[PATCH] tcp_splice: splice() all we have to the writing side, not what we just read
In tcp_splice_sock_handler(), we try to calculate how much we can move
from the pipe to the writing socket: if we just read some bytes, we'll
use that amount, but if we haven't, we just try to empty the pipe.
However, if we just read something, that doesn't mean that that's all
the data we have on the pipe, as it's obvious from this sequence, where:
pasta: epoll event on connected spliced TCP socket 54 (events: 0x00000001)
Flow 0 (TCP connection (spliced)): 98304 from read-side call
Flow 0 (TCP connection (spliced)): 33615 from write-side call (passed 98304)

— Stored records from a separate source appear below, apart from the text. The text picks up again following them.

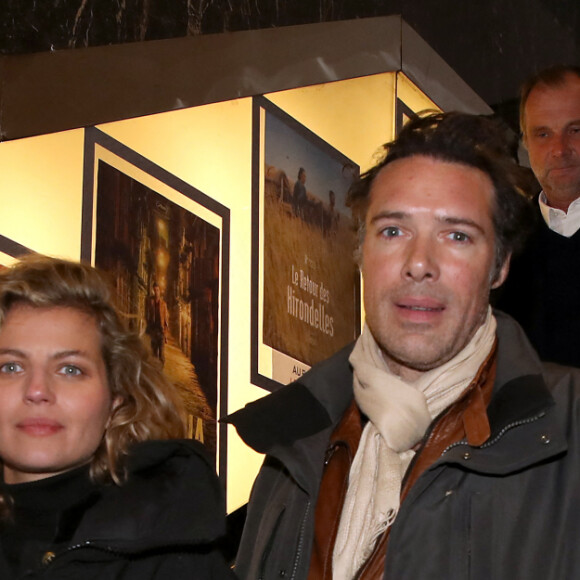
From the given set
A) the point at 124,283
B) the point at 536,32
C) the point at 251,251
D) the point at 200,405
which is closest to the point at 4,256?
the point at 124,283

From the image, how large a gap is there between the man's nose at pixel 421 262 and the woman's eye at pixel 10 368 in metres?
1.02

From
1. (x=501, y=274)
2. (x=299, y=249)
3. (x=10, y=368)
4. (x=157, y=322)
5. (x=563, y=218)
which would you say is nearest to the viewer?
(x=10, y=368)

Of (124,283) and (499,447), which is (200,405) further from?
(499,447)

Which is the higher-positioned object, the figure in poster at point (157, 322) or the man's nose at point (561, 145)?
the man's nose at point (561, 145)

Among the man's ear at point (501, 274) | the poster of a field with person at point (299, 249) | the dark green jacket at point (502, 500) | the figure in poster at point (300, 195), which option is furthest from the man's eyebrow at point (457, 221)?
the figure in poster at point (300, 195)

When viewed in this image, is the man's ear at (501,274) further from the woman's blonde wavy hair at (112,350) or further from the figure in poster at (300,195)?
the figure in poster at (300,195)

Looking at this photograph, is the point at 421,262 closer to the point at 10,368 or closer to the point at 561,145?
the point at 10,368

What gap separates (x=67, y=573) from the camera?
3.20 m

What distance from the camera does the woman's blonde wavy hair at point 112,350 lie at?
3543mm

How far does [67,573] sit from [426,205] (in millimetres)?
1328

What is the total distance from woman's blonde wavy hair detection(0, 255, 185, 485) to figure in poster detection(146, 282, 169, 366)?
3.07 ft

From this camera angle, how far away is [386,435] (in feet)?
11.0

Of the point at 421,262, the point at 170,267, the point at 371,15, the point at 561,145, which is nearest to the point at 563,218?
the point at 561,145

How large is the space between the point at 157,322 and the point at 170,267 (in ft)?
0.71
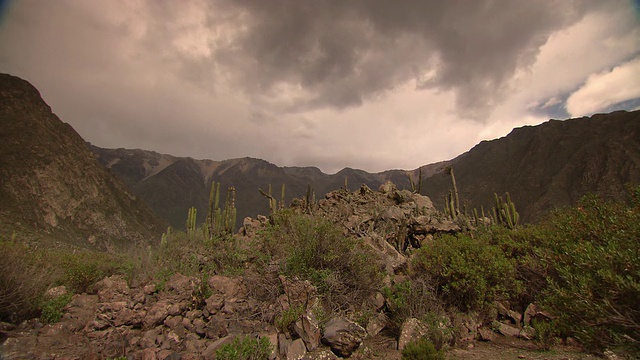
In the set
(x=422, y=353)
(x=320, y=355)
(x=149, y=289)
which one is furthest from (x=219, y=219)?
(x=422, y=353)

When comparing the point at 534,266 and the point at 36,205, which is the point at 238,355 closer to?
the point at 534,266

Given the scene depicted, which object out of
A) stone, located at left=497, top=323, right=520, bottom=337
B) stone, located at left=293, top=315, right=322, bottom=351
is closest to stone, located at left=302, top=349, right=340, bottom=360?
stone, located at left=293, top=315, right=322, bottom=351

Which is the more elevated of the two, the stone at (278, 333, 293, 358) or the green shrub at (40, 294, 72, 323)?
the green shrub at (40, 294, 72, 323)

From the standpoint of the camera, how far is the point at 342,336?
6.20m

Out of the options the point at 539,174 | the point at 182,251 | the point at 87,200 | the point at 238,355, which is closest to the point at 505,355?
the point at 238,355

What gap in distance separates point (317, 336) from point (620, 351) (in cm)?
494

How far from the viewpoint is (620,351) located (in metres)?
4.50

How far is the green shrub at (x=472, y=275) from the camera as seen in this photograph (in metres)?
7.47

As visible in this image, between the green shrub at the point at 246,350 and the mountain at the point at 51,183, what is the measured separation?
4001 cm

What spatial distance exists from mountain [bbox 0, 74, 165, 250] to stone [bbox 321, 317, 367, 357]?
1586 inches

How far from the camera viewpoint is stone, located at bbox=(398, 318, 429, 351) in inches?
254

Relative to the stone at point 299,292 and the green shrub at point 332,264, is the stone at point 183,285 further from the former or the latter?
the stone at point 299,292

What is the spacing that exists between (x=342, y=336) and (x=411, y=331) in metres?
1.59

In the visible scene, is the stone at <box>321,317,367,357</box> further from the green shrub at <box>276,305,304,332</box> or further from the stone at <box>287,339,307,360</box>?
the green shrub at <box>276,305,304,332</box>
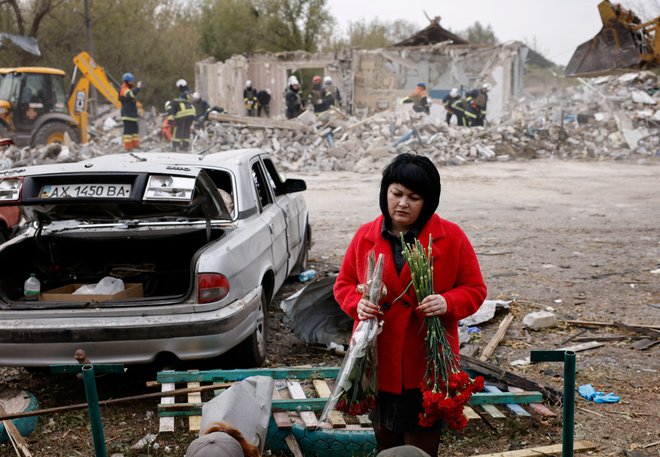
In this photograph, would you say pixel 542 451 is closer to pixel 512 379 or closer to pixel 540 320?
pixel 512 379

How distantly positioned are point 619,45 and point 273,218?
36.2 feet

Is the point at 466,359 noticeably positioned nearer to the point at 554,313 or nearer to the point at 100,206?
the point at 554,313

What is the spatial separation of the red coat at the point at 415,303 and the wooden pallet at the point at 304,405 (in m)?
0.94

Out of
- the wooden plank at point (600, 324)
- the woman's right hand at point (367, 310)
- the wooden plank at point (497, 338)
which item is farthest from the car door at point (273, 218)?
the woman's right hand at point (367, 310)

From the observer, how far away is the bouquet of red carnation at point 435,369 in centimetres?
240

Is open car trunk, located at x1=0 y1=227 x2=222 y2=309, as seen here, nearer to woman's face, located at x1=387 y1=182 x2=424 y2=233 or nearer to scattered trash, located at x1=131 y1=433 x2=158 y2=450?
scattered trash, located at x1=131 y1=433 x2=158 y2=450

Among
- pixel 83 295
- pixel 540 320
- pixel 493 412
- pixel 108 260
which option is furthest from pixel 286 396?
pixel 540 320

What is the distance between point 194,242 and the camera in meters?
5.27

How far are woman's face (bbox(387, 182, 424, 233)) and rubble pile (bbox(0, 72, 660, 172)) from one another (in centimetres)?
1632

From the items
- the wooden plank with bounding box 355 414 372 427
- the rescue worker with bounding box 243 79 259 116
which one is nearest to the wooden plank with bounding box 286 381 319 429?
the wooden plank with bounding box 355 414 372 427

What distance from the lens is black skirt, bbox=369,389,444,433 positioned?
2.56m

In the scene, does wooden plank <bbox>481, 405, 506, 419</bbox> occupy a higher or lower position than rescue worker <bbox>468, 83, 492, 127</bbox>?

Flow 0 (TCP connection (spliced)): -1 from read-side call
Flow 0 (TCP connection (spliced)): -1 from write-side call (passed 524288)
Flow 0 (TCP connection (spliced)): event at tcp_splice_sock_handler:580
Flow 0 (TCP connection (spliced)): OUT_WAIT_0
we first pile up 98304 - 33615 = 64689 pending bytes, that we read but
couldn't write, as the receiver buffer is full, and we set the
corresponding OUT_WAIT flag. Then:
pasta: epoll event on connected spliced TCP socket 54 (events: 0x00000001)
Flow 0 (TCP connection (spliced)): 32768 from read-side call
Flow 0 (TCP connection (spliced)): -1 from write-side call (passed 32768)
Flow 0 (TCP connection (spliced)): event at tcp_splice_sock_handler:580
we splice() 32768 more bytes from our receiving side to the pipe. At
some point:
pasta: epoll event on connected spliced TCP socket 49 (events: 0x00000004)
Flow 0 (TCP connection (spliced)): event at tcp_splice_sock_handler:489
Flow 0 (TCP connection (spliced)): ~OUT_WAIT_0
Flow 0 (TCP connection (spliced)): 1320 from read-side call
Flow 0 (TCP connection (spliced)): 1320 from write-side call (passed 1320)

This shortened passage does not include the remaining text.